Documento fuente -
"""
Scala de Milan. El Magacín.

A la memoria de David López Linares.

Nunca te olvidaremos, querido amigo.

“Cuando el pensamiento vuela con alas doradas puede remontarse por encima de la tristeza y alcanzar ese lugar, a veces remoto, en el que habita la ilusión. Es posible que, incluso, sea capaz de llegar hasta aquellos que en vida nos importaron y ya se han ido para decirles: ‘Ocuparéis siempre un lugar muy especial en mi corazón y no os recordaré con tristeza; en vuestro honor, haré todo lo posible para ser feliz’”.

AM

Herido por la aguja del gramófono, el viejo disco de pizarra gira incesantemente sobre sí mismo y lanza al aire ecos de voces e instrumentos que dejaron de sonar hace mucho tiempo. Desde una grabación de 1917, como si de un viaje en el tiempo se tratara, la orquesta y el coro de la Scala de Milán devuelven a la vida a los esclavos hebreos que, a orillas del Éufrates, anhelan librarse del yugo de Babilonia y regresar a su añorada y lejana Jerusalén. La escasa calidad del sonido no merma en modo alguno la emoción que transmite esta música vestida con palabras:

“[…] ¡Ay mi patria, tan bella y perdida!

¡Ay recuerdo tan grato y fatal! […]”
"""
Registros -
"""
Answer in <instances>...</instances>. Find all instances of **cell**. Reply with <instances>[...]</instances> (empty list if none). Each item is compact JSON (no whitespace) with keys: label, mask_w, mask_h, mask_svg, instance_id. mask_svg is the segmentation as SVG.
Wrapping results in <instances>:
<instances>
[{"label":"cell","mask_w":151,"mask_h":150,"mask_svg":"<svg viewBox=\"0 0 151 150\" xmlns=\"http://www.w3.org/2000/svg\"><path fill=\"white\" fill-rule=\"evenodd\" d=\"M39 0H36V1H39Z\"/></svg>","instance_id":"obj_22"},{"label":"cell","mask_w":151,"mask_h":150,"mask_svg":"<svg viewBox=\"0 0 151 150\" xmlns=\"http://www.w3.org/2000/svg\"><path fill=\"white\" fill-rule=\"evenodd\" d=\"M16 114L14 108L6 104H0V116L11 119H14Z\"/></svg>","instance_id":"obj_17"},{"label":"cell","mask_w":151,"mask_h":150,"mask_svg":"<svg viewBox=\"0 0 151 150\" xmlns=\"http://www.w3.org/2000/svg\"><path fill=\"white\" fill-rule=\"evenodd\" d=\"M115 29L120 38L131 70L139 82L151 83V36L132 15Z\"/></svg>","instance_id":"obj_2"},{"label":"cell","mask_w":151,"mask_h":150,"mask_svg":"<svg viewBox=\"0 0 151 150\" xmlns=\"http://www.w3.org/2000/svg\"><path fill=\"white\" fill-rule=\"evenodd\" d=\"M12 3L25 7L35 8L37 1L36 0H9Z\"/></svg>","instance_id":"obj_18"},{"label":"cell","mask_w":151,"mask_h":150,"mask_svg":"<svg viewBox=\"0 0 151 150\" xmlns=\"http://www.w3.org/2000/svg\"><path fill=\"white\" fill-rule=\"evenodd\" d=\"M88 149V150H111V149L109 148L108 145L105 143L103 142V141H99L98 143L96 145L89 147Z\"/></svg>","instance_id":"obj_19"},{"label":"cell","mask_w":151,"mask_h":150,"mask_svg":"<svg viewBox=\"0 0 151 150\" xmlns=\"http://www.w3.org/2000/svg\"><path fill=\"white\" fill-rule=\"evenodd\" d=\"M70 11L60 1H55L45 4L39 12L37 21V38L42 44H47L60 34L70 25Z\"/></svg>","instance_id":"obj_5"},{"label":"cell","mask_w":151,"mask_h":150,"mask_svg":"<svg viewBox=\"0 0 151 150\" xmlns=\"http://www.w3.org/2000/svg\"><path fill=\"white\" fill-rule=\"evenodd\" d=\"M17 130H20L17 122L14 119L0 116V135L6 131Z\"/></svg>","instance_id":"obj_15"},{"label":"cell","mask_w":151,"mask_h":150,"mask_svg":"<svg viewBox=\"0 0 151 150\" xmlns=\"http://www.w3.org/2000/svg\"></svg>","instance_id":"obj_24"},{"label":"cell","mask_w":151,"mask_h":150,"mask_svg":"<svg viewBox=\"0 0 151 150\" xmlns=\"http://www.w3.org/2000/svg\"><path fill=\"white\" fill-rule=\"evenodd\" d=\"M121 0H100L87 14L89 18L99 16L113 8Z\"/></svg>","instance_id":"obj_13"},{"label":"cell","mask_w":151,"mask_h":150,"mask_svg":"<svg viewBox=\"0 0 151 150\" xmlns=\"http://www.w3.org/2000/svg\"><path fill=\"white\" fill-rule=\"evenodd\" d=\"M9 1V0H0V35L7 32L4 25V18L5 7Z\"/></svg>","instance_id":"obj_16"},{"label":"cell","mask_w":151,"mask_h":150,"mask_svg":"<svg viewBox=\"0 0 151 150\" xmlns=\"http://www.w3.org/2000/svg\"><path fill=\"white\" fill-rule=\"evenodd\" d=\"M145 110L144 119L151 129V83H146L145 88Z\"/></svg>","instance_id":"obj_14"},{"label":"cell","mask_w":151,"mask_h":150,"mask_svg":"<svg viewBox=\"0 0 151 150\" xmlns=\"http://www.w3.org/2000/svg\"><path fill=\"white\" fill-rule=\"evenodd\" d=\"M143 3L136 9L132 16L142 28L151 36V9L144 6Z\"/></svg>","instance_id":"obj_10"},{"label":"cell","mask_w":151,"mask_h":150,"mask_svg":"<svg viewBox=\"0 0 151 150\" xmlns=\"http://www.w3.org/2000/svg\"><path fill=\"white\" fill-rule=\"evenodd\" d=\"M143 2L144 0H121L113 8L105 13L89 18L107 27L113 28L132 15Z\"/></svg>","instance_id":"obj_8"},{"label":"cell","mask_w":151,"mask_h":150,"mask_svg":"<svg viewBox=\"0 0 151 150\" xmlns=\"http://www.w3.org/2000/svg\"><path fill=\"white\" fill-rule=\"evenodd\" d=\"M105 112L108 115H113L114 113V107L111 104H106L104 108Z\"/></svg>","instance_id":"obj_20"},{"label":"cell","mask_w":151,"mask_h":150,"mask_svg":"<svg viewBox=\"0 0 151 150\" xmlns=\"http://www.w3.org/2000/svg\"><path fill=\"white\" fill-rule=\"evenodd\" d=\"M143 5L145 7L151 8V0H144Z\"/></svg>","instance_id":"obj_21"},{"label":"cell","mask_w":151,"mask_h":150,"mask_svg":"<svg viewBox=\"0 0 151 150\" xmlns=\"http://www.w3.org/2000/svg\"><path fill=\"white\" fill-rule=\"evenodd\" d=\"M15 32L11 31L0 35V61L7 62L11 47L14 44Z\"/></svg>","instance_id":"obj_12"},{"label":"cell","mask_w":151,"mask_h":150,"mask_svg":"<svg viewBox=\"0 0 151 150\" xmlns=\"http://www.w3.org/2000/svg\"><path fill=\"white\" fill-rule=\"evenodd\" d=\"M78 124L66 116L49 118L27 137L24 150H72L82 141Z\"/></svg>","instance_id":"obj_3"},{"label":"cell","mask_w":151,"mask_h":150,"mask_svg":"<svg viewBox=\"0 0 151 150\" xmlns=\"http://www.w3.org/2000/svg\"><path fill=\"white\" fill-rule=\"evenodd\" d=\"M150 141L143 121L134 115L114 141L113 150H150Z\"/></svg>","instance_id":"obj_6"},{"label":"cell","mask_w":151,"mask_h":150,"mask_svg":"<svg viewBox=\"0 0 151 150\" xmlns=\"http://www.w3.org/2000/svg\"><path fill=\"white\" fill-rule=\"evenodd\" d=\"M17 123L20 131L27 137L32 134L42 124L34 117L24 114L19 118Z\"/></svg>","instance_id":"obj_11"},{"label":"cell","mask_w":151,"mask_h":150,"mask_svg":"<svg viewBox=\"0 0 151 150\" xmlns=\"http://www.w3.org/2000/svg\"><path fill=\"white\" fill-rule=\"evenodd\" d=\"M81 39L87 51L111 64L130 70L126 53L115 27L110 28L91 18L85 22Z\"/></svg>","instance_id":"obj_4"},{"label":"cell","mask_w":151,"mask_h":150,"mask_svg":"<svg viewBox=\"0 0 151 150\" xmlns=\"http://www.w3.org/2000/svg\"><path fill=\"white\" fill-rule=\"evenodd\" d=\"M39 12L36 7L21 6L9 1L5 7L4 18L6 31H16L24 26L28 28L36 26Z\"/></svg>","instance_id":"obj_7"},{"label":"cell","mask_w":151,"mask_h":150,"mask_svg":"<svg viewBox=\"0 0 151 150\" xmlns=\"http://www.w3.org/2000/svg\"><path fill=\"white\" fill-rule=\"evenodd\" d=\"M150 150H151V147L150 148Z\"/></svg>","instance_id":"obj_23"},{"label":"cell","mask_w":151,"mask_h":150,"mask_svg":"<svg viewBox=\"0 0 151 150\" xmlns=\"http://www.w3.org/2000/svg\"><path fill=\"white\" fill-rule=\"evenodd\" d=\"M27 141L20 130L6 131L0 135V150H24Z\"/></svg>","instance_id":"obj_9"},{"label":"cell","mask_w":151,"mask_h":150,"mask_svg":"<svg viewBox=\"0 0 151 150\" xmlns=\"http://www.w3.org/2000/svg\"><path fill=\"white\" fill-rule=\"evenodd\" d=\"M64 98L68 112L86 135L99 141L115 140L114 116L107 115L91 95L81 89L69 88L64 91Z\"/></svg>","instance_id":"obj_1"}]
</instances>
"""
Qué hacer - Transcriba del texto sobre la Scala de Milán el fragmento que se abre con las palabras que contienen "Herido por la" y se cierra con "bella y perdida!".

La solución -
Herido por la aguja del gramófono, el viejo disco de pizarra gira incesantemente sobre sí mismo y lanza al aire ecos de voces e instrumentos que dejaron de sonar hace mucho tiempo. Desde una grabación de 1917, como si de un viaje en el tiempo se tratara, la orquesta y el coro de la Scala de Milán devuelven a la vida a los esclavos hebreos que, a orillas del Éufrates, anhelan librarse del yugo de Babilonia y regresar a su añorada y lejana Jerusalén. La escasa calidad del sonido no merma en modo alguno la emoción que transmite esta música vestida con palabras:

“[…] ¡Ay mi patria, tan bella y perdida!